4.3. Segmenting Cells in 3D

Shoot apical meristem of A. thaliana, segmented in 3D

Figure 1: Shoot apical meristem of A. thaliana, segmented in 3D

In this section, we are going to see how we can extract the 3D shape of cells in images of the shoot apical meristem of Arabidopsis thaliana, and see how we can use an extra channel with the segmentation. To start, download this dataset, provided by Dr. Agata Burian.

4.3.1. Loading the data

For this tutorial, you can start either by loading the file Arabido_DR5-YFP_pi.tif or Arabido_DR5-YFP_pi_cleaned.tif.

4.3.2. Cleaning the data

If you have loaded Arabido_DR5-YFP_pi.tif, you will see in addition to the shoot apical meristem a few lateral organs, including those partially removed to acquire the image. To extract only what we want to see, we need to clean the image.

  1. Copy the stack to the work store. At the same time, we will autoscale the stack’s intensity. This is an important step as it makes to rest of the process much easier.

    Process [Stack]Filters/Autoscale Stack

  2. Select the pixel edit tool. In the View tab make sure Fill checkbox in the Stack Editing area is not checked. Then, pressing the Alt key, you should see a circle above the drawing area. This circle marks the cylinder that will get erased. Click to erase.
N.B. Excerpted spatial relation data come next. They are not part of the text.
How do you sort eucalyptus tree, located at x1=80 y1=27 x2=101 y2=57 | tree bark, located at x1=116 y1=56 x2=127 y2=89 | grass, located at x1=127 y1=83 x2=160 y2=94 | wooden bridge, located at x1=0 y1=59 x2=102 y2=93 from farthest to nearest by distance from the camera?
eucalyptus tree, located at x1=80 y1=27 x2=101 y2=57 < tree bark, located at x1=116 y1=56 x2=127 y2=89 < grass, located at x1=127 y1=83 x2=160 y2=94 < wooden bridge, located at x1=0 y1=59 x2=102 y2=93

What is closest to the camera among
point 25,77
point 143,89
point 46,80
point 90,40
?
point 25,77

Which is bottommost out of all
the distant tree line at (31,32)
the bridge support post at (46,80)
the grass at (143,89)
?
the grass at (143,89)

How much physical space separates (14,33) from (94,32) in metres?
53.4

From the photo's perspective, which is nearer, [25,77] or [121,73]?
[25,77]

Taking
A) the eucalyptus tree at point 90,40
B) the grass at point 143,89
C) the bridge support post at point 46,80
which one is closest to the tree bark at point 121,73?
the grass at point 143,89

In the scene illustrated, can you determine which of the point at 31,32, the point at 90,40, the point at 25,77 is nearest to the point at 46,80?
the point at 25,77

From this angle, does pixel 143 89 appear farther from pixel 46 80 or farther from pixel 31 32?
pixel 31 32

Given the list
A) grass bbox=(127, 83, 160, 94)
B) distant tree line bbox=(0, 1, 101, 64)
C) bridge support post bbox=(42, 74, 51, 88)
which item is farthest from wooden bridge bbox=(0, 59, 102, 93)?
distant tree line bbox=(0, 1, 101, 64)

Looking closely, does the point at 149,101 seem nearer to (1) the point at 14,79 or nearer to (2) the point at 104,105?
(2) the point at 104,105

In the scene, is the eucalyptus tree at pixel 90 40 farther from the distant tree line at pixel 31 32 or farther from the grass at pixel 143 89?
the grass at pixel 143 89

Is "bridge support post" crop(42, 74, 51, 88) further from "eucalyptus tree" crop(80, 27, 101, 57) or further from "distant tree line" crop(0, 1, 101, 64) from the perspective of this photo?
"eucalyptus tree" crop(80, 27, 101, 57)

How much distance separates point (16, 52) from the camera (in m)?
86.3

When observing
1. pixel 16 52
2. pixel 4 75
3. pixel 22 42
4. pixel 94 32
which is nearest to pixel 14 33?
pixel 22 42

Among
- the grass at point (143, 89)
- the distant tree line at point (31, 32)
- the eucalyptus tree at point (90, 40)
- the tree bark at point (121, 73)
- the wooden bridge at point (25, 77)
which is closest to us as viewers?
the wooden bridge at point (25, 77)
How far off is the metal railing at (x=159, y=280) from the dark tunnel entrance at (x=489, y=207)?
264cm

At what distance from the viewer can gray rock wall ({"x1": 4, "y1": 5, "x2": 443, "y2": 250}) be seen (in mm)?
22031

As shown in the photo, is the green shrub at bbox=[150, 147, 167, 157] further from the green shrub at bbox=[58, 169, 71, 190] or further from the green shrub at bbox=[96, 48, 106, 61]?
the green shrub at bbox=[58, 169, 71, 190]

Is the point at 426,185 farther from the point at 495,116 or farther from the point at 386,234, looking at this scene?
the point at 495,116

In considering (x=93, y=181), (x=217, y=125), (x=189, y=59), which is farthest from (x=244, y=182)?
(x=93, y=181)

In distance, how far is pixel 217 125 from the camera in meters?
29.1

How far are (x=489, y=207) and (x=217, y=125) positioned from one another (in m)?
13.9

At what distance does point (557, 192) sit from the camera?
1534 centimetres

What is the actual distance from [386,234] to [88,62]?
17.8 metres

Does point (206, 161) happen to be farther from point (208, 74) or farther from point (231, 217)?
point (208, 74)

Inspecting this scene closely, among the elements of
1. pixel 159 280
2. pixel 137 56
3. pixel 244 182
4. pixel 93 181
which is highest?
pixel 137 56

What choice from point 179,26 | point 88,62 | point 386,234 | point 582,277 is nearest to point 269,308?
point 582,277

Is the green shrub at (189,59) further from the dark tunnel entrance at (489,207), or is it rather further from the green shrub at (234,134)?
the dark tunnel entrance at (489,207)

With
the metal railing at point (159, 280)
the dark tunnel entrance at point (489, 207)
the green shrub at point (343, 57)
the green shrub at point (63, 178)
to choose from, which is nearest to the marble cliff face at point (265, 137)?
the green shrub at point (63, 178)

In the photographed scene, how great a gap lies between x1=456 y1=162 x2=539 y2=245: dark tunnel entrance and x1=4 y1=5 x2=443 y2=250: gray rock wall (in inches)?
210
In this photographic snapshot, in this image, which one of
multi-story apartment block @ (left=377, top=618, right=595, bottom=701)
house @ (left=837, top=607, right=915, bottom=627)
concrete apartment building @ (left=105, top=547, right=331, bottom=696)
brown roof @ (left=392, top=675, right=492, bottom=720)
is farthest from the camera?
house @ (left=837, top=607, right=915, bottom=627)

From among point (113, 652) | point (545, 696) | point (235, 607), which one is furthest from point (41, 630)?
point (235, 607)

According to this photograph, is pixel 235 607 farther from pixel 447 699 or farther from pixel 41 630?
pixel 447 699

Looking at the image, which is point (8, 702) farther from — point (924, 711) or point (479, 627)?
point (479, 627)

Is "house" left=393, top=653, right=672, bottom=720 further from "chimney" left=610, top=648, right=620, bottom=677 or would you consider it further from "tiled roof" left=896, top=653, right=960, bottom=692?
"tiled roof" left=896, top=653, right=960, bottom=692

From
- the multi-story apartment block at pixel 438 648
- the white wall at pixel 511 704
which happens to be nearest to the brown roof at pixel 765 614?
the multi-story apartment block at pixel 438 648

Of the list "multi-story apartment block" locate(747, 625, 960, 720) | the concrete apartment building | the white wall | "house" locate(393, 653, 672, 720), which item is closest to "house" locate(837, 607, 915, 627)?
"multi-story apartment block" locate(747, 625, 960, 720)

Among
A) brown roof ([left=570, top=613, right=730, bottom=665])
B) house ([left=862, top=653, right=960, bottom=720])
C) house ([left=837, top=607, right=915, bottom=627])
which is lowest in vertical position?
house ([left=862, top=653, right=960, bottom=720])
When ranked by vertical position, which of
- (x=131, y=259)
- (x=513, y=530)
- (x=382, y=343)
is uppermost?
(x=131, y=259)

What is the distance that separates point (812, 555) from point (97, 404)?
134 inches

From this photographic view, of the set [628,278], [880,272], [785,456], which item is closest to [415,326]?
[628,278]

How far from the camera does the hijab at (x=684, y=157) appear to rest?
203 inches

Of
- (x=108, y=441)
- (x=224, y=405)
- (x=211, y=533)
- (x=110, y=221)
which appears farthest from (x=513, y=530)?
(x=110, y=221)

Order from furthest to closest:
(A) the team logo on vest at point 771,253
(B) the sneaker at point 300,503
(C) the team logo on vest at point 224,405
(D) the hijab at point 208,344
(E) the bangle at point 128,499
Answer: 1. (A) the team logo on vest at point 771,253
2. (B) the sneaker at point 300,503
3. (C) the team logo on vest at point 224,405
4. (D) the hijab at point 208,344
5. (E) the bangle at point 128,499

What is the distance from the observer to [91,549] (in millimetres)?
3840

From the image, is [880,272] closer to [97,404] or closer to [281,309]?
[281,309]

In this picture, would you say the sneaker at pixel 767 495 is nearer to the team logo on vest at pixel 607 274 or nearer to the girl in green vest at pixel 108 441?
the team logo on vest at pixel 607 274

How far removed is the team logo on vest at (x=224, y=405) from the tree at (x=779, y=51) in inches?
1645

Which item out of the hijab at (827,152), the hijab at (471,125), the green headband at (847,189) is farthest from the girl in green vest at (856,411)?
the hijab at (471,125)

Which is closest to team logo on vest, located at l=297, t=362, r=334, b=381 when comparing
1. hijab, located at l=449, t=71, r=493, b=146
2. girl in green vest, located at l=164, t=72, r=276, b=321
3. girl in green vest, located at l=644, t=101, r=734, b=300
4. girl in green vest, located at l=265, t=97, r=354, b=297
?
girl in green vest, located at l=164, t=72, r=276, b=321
  3. When you are happy with your cleaning, save the stack!

Note

If the area to erase is too large, nothing will change until you release the mouse button.

Hint

You can also do the cleaning on the segmented stack. In this case, another useful tool is the fill volume tool. Ensure no label is currently selected by clicking on the current label button. Then click on the labels you want to erase.

4.3.3. 3D Cells Segmentation

  1. Make sure the stack is in the Main store.

  2. Blur the stack

    Process [Stack]Filters/Gaussian Blur Stack
    Parameter Value
    X Sigma (μm) 0.3
    Y Sigma (μm) 0.3
    Z Sigma (μm) 0.3

  3. Optionnally, use the Sieve filter. It can be quite slow, but it really improves the segmentation.

    Process [Stack]Morphology/SieveFilter
    Parameter Value
    Type Median
    Size (μm²/μm³) 4

  4. Segment the stack:

    Process [Stack]ITK/Segmentation/ITK Watershed Auto Seeded
    Parameter Value
    Level 1500

  5. Remove external cells:

    Process [Stack]Segmentation/Erase at Border
    Parameter Value
    Distance (μm) 0
    X Yes
    Y Yes
    Z Yes

  6. Extract the cell shapes:

    Process [Mesh]Creation/Marching Cubes 3D
    Parameter Value
    Cube Size (μm) 1
    Smooth Passes 3

Hint

Use the clipping planes to scan through the volume and make sure the segmentation worked correctly in the depth of the tissue.

4.3.4. 3D Signal Quantification

Signal quantification on 3D mesh

Figure 2: Signal quantification on 3D mesh

  1. Load the YFP channel in the work store of the stack 1. To do that, the simplest is to drag&drop the file onto the work store area.

  2. Launch the Heat map mesh process:

    Process [Mesh]Heat Map/Heat Map

  3. In the dialog box, select the Volume heat map type and the Total signal visualization and make sure Signal average is not ticked.

The result is, per cell, the total amount of signal present in the YFP channel.

Note

This is not sufficient for a proper signal quantification. This is only qualitative. For a proper quantification of the signal you need a reference channel.